Bienvenidos una vez más a su portal de poemas románticos, es un placer tenerlos con nosotros compartiendo más de los mejores poemas de amor y desamor, para esta nueva entrega decidimos compartir un poema muy profundo e inspirador con sus versos de amor, titulado Vivo sin vivir en mí- Santa Teresa de Jesús.

Entre la variedad de poemas que Santa Teresa de Jesús que tiene para ofrecer destacaremos “Vivo sin vivir en mí”, un poema intenso en donde expresa lo que se siente vivir sin la persona que se ama con todas las fuerzas del ser, alma y corazón.

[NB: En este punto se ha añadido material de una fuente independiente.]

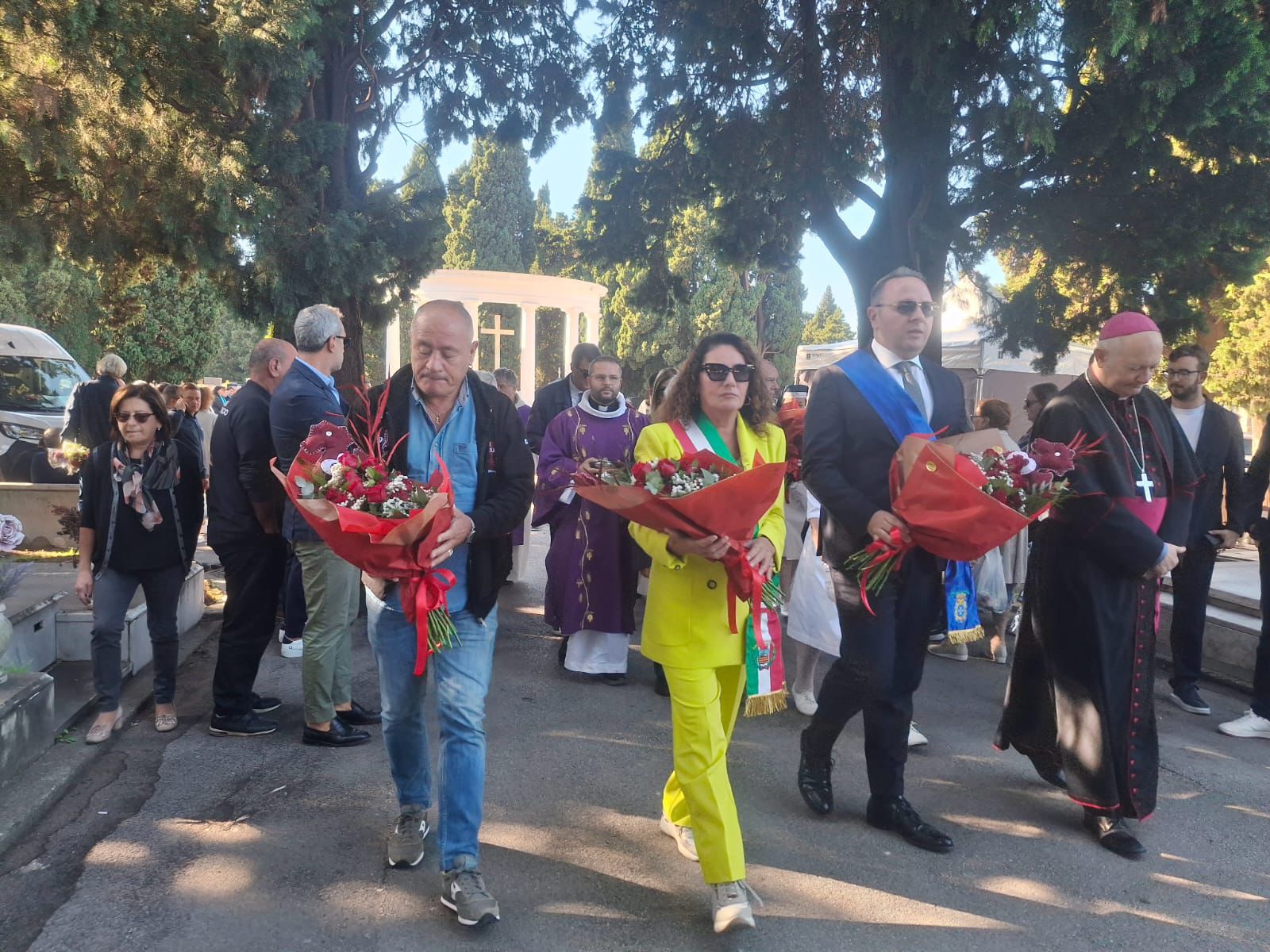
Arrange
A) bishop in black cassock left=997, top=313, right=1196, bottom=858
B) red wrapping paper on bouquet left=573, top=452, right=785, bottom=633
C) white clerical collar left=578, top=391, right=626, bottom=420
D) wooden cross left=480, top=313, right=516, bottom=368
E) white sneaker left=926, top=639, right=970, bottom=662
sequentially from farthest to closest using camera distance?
wooden cross left=480, top=313, right=516, bottom=368 → white sneaker left=926, top=639, right=970, bottom=662 → white clerical collar left=578, top=391, right=626, bottom=420 → bishop in black cassock left=997, top=313, right=1196, bottom=858 → red wrapping paper on bouquet left=573, top=452, right=785, bottom=633

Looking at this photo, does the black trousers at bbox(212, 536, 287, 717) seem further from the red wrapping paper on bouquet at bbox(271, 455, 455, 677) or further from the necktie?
the necktie

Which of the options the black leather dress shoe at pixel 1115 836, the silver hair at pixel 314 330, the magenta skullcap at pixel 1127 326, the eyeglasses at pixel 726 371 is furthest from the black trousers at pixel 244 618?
the magenta skullcap at pixel 1127 326

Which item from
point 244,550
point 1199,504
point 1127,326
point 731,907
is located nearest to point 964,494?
point 1127,326

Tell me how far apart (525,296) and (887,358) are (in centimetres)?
2525

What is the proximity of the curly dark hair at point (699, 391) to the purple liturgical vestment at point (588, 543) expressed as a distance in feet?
8.44

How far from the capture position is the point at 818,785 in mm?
4227

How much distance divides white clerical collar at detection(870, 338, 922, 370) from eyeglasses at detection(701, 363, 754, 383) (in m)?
0.79

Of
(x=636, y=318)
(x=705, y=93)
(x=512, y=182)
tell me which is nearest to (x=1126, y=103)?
(x=705, y=93)

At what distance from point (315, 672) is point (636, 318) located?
31966 mm

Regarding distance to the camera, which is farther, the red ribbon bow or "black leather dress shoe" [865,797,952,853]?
"black leather dress shoe" [865,797,952,853]

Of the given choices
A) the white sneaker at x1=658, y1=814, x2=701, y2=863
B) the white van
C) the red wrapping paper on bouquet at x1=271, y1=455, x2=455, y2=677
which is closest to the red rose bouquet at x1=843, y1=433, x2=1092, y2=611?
the white sneaker at x1=658, y1=814, x2=701, y2=863

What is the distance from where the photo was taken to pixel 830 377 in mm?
4039

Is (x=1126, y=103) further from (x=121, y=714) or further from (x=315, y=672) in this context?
(x=121, y=714)

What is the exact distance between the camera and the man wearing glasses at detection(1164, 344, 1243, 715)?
242 inches
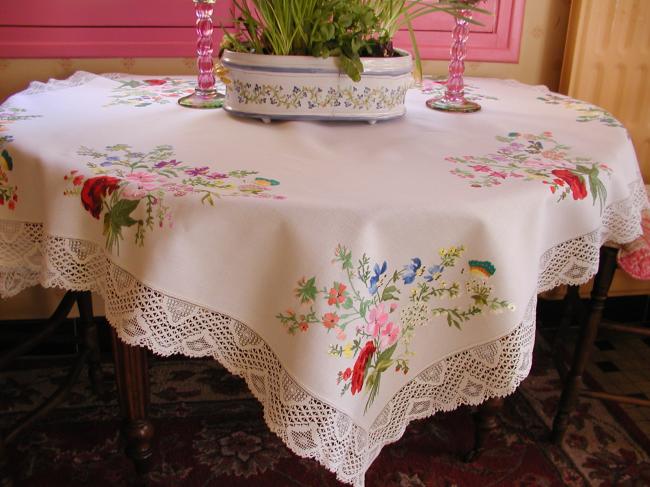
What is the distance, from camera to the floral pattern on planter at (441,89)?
61.5 inches

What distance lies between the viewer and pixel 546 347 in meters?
2.18

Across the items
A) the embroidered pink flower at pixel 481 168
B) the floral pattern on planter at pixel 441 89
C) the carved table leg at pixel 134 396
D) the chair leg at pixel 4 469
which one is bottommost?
the chair leg at pixel 4 469

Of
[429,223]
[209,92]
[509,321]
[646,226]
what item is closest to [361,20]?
[209,92]

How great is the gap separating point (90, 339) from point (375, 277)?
117cm

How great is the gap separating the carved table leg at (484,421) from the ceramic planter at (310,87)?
69 cm

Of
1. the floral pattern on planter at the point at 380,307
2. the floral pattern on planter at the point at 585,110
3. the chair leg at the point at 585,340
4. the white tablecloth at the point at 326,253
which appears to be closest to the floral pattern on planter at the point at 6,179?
the white tablecloth at the point at 326,253

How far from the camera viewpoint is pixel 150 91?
1.53m

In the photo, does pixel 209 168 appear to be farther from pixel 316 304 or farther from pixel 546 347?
pixel 546 347

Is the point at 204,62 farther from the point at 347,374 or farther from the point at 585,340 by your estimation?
the point at 585,340

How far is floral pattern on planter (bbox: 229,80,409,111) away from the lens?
121 cm

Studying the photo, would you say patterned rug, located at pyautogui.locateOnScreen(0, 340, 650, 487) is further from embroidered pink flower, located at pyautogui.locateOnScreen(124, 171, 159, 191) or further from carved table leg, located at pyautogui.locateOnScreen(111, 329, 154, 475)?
embroidered pink flower, located at pyautogui.locateOnScreen(124, 171, 159, 191)

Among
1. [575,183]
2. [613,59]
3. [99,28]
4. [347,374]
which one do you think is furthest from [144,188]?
[613,59]

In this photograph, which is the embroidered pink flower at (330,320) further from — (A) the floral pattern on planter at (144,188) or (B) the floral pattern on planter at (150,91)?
(B) the floral pattern on planter at (150,91)

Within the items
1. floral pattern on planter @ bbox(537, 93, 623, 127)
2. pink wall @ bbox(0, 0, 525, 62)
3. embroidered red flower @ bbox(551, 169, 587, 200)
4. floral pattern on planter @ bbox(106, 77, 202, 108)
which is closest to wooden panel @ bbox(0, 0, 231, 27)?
pink wall @ bbox(0, 0, 525, 62)
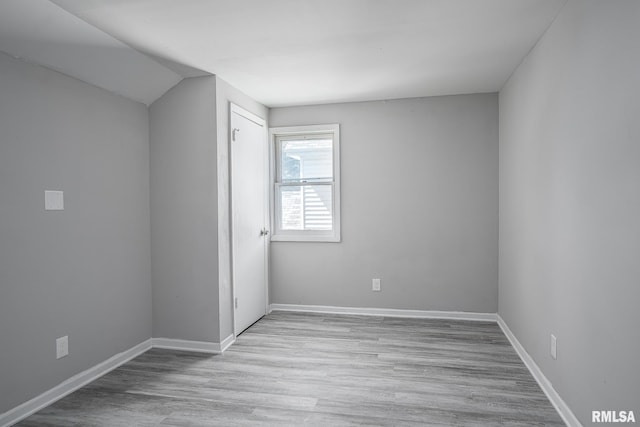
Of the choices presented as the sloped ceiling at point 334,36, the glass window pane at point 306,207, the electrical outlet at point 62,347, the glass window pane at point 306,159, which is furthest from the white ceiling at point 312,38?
the electrical outlet at point 62,347

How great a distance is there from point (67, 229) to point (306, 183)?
7.98 ft

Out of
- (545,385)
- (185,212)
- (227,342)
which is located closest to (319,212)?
(185,212)

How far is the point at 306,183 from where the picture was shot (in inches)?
174

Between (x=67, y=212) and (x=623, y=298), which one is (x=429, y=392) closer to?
(x=623, y=298)

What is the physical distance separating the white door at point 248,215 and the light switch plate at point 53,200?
1.31 m

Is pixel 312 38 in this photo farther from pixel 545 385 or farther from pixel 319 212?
pixel 545 385

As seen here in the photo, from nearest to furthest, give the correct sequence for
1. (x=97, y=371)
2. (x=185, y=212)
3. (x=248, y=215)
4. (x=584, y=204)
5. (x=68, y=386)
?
1. (x=584, y=204)
2. (x=68, y=386)
3. (x=97, y=371)
4. (x=185, y=212)
5. (x=248, y=215)

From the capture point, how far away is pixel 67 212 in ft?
8.52

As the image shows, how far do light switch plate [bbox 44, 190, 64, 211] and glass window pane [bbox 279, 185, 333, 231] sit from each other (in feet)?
7.68

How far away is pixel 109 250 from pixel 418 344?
265 cm

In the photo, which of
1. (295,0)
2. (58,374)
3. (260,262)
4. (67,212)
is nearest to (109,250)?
(67,212)

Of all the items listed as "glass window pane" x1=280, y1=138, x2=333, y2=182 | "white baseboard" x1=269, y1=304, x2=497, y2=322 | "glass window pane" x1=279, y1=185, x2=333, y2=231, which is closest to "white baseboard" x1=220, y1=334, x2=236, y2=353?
"white baseboard" x1=269, y1=304, x2=497, y2=322

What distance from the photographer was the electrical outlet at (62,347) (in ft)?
8.23

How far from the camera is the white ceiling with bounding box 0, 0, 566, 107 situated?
217 cm
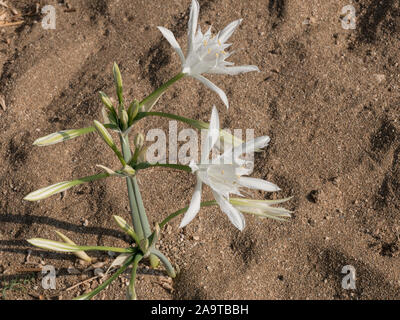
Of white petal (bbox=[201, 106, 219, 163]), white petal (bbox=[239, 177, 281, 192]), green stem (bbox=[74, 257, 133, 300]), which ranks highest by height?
white petal (bbox=[201, 106, 219, 163])

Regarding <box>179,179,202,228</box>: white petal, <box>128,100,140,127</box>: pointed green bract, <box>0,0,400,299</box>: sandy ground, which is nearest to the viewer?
<box>179,179,202,228</box>: white petal

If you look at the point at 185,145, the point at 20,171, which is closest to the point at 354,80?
the point at 185,145

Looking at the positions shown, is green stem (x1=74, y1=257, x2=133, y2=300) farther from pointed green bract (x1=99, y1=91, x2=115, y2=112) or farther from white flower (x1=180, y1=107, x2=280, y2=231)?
pointed green bract (x1=99, y1=91, x2=115, y2=112)

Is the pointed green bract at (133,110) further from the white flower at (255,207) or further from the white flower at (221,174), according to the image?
the white flower at (255,207)

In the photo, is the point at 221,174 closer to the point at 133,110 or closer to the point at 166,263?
the point at 133,110

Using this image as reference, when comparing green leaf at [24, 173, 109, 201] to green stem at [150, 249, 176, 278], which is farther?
green stem at [150, 249, 176, 278]

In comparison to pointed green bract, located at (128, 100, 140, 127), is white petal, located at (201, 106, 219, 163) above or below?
below

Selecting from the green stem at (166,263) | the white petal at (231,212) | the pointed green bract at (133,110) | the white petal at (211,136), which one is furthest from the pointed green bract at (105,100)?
the green stem at (166,263)

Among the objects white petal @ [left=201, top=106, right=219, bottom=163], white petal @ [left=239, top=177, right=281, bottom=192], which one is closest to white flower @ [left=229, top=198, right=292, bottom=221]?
white petal @ [left=239, top=177, right=281, bottom=192]

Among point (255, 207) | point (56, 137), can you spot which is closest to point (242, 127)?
point (255, 207)
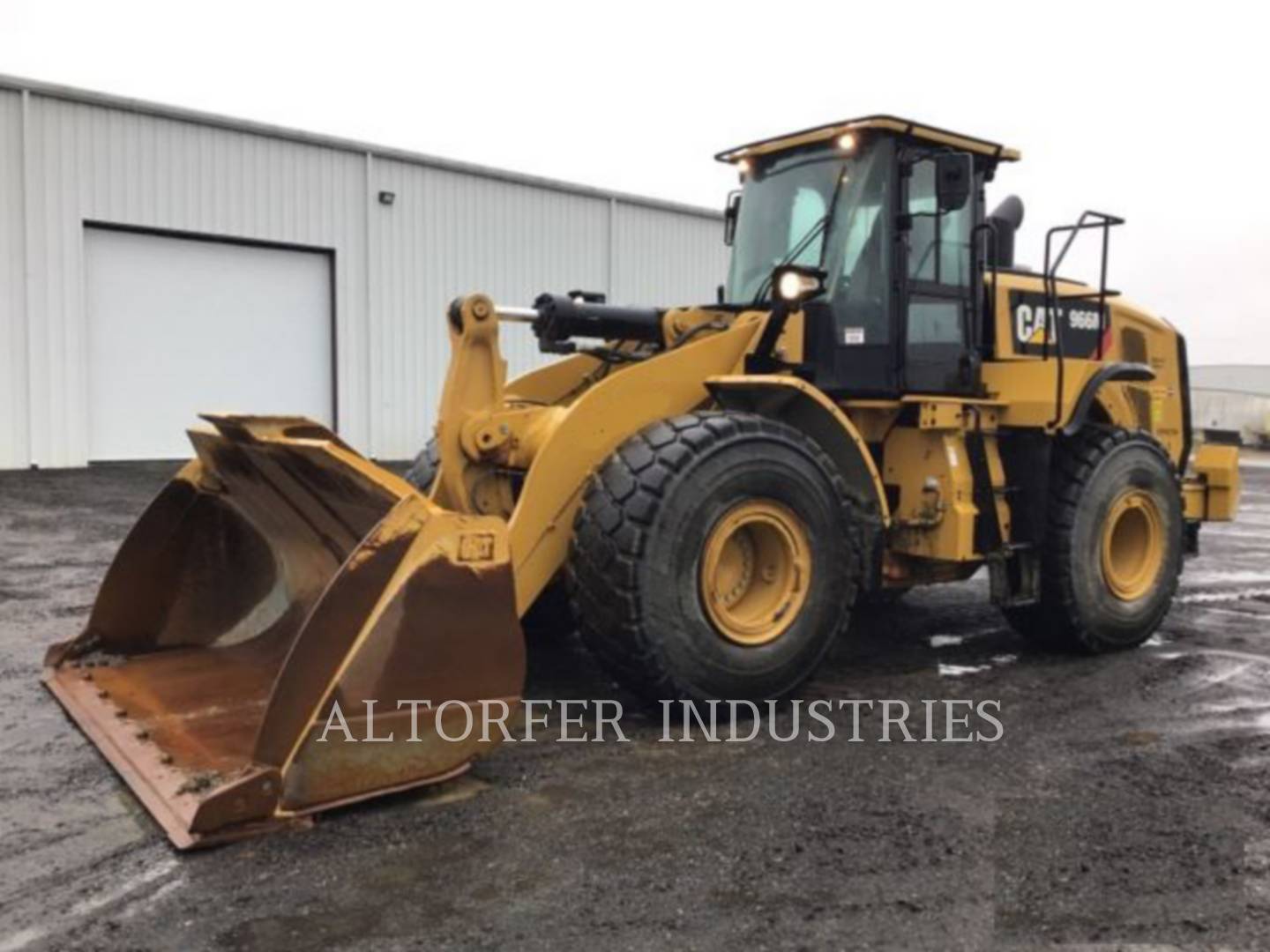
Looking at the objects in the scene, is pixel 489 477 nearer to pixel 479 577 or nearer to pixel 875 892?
pixel 479 577

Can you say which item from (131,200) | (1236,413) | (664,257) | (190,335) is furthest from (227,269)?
(1236,413)

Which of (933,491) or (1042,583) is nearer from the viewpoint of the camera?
(933,491)

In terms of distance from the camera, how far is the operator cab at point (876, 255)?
5.51m

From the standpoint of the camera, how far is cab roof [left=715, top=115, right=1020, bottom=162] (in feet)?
17.9

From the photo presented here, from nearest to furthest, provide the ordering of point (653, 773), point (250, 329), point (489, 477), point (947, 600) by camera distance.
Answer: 1. point (653, 773)
2. point (489, 477)
3. point (947, 600)
4. point (250, 329)

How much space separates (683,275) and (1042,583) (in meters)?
16.4

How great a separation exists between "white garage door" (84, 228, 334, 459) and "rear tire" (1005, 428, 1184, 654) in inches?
449

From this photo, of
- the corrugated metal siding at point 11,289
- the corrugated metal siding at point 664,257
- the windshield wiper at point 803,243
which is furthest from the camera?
the corrugated metal siding at point 664,257

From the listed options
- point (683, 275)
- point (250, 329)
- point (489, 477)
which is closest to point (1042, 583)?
point (489, 477)

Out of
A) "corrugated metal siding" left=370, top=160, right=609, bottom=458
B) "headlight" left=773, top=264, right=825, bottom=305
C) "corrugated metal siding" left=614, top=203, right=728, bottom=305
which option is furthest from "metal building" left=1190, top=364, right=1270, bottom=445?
"headlight" left=773, top=264, right=825, bottom=305

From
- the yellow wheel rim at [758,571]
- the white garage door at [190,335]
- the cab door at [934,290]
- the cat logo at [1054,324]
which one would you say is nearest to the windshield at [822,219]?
the cab door at [934,290]

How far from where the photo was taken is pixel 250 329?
16062mm

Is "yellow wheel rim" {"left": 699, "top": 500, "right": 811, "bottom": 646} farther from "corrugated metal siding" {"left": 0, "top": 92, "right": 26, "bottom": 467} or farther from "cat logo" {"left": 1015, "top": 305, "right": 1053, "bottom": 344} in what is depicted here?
"corrugated metal siding" {"left": 0, "top": 92, "right": 26, "bottom": 467}

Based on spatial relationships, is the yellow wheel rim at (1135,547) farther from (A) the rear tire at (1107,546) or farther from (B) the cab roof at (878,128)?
(B) the cab roof at (878,128)
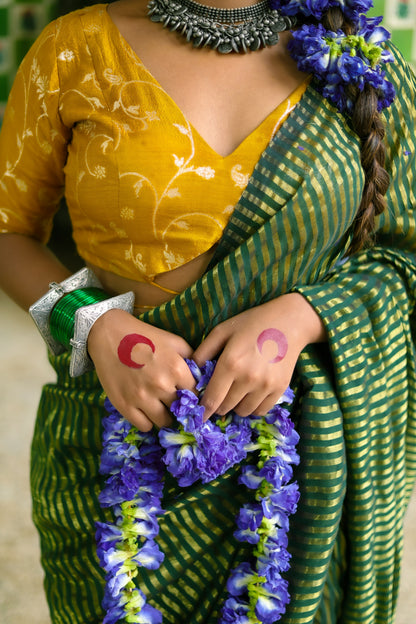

Esperamos que el poema sea de su total y completo agrado, como siempre no olviden en compartir sus opiniones y comentarios los cuales son muy tomados en cuenta por los administradores de este su portal de poemas románticos. 

 

VIVO SIN VIVIR EN MÍ
Vivo sin vivir en mí,
y tan alta vida espero,
que muero porque no muero.

Vivo ya fuera de mí,
después que muero de amor;
porque vivo en el Señor,
que me quiso para sí:
cuando el corazón le di
puso en él este letrero,
que muero porque no muero.

Esta divina prisión,
del amor en que yo vivo,
ha hecho a Dios mi cautivo,
y libre mi corazón;
y causa en mí tal pasión
ver a Dios mi prisionero,
que muero porque no muero.

¡Ay, qué larga es esta vida!
¡Qué duros estos destierros,
esta cárcel, estos hierros
en que el alma está metida!
Sólo esperar la salida
me causa dolor tan fiero,
que muero porque no muero.

¡Ay, qué vida tan amarga
do no se goza el Señor!
Porque si es dulce el amor,
no lo es la esperanza larga:
quíteme Dios esta carga,
más pesada que el acero,
que muero porque no muero.

Sólo con la confianza
vivo de que he de morir,
porque muriendo el vivir
me asegura mi esperanza;
muerte do el vivir se alcanza,
no te tardes, que te espero,
que muero porque no muero.

Mira que el amor es fuerte;
vida, no me seas molesta,
mira que sólo me resta,
para ganarte perderte.
Venga ya la dulce muerte,
el morir venga ligero
que muero porque no muero.

Aquella vida de arriba,
que es la vida verdadera,
hasta que esta vida muera,
no se goza estando viva:
muerte, no me seas esquiva;
viva muriendo primero,
que muero porque no muero.

Vida, ¿qué puedo yo darle
a mi Dios que vive en mí,
si no es el perderte a ti,
para merecer ganarle?
Quiero muriendo alcanzarle,
pues tanto a mi Amado quiero,
que muero porque no muero.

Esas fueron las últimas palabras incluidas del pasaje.